And then there is the reportedly widespread use of chemical dispersal agents. "As tensions have risen across the camps and living conditions have continued to deteriorate, the use of pepper spray and tear gas continues, along with continued intimidation surveillance and brutality from the police," said Allen.
Human Rights Watch documented similar findings in 2017: French police were "routinely us[ing] pepper spray on child and adult migrants while they [were] sleeping or in other circumstances in which they pose no threat." At the time local authorities maintained their right to disperse unauthorized gatherings, and continue to deny any wrongdoing today.
It is undeniable, however, that every week hundreds of refugees feel the need to leave behind their ramshackle French dwellings and risk the crossing to Britain.
Facing an uncertain future
It's an expensive and dangerous enterprise. Smuggler gangs charge between £3,000 and £10,000 (€11,300/$13,000) for a place aboard their inflatable boats, which navigate the world's busiest shipping lane — the English Channel.

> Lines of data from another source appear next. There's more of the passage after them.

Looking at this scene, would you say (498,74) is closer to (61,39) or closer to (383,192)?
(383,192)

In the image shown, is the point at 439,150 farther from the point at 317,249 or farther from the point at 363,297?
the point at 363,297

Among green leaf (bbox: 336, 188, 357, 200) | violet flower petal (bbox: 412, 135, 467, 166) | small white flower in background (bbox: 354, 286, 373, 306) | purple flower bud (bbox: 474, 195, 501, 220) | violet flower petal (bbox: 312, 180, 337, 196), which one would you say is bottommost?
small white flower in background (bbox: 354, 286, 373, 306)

Not only is there the threat of collision with commercial freighters, but also an array of natural obstacles: tides, shoals, sandbanks and hidden rocks.

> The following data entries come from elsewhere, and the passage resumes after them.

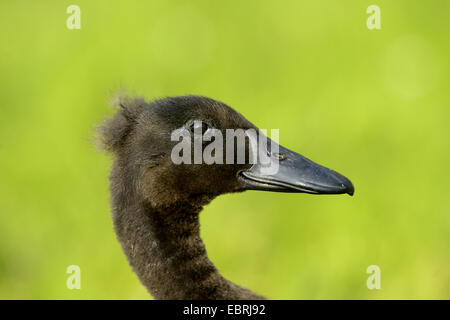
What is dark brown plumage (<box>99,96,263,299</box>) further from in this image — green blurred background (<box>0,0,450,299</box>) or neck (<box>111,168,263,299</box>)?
green blurred background (<box>0,0,450,299</box>)

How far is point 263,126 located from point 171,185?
3210 mm

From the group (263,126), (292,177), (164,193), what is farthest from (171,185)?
(263,126)

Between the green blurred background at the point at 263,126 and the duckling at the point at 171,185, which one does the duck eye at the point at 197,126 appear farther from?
the green blurred background at the point at 263,126

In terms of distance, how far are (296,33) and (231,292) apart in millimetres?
4438

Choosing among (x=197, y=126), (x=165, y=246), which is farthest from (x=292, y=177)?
(x=165, y=246)

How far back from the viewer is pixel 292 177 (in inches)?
152

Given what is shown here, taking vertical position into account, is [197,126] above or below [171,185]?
above

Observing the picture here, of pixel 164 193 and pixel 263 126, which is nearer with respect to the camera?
pixel 164 193

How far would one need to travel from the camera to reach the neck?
12.8 feet

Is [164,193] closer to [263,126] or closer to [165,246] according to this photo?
[165,246]

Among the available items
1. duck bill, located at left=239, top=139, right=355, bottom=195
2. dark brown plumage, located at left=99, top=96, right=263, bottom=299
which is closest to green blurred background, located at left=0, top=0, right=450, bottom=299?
dark brown plumage, located at left=99, top=96, right=263, bottom=299

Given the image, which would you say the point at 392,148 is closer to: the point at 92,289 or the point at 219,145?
the point at 92,289

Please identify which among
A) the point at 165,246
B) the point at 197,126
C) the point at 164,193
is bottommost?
the point at 165,246

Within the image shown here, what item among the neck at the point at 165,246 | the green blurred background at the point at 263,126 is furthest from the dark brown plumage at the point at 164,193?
the green blurred background at the point at 263,126
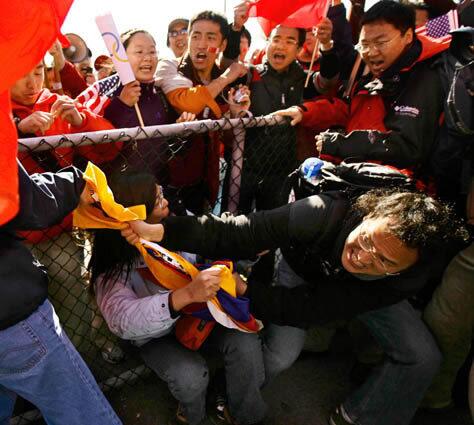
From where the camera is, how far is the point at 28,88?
2129 mm

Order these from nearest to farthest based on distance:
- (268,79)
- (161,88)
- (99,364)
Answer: (99,364), (161,88), (268,79)

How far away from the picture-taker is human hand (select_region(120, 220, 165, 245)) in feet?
5.85

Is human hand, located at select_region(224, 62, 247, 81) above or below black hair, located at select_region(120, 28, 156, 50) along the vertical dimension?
below

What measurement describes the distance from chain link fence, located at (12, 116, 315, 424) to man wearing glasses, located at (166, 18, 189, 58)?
1.88m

There are fears, too, for the safety of unaccompanied migrant children arriving in the UK. Unable to pay their traffickers' exorbitant fees, youngsters are known to disappear into exploitative labor markets, ending up on building sites, in nail salons and on farms.
"Many of these young people will go missing very quickly on arrival, and we suspect that this will often be linked to exploitation, including criminal exploitation," said Jane Hunter of Missing People. The UK charity estimates that a quarter of trafficked children vanish from official supervision at least once after their arrival.
The government has resolved to clamp down on people smugglers, as well as render the migrants' maritime route "unviable" to dissuade future crossings. A former Royal Marine commando has been appointed to oversee the muscular new measures, with warnings from Westminster that the Navy could be deployed if arrival numbers do not tail off.
As Britain's final exit from the European Union nears, a much wider migration policy shake-up is also anticipated. Ministers are under particular pressure to recommit themselves to the lapsed Dubs Amendment [named after former child refugee and campaigner Lord Alf Dubs — Editor's note], a scheme set for the post-Brexit scrapheap that guaranteed hundreds of unaccompanied migrant children safe passage from Europe.
Whichever path lawmakers take, the UK must live up to its reputation for "human rights, and justice, and fairness," says Gulwali Passarlay, remembering his own arduous journey to British shores.
"The future doesn't look good, but we must continue the fight, continue the struggle for justice and a fair and humane asylum system."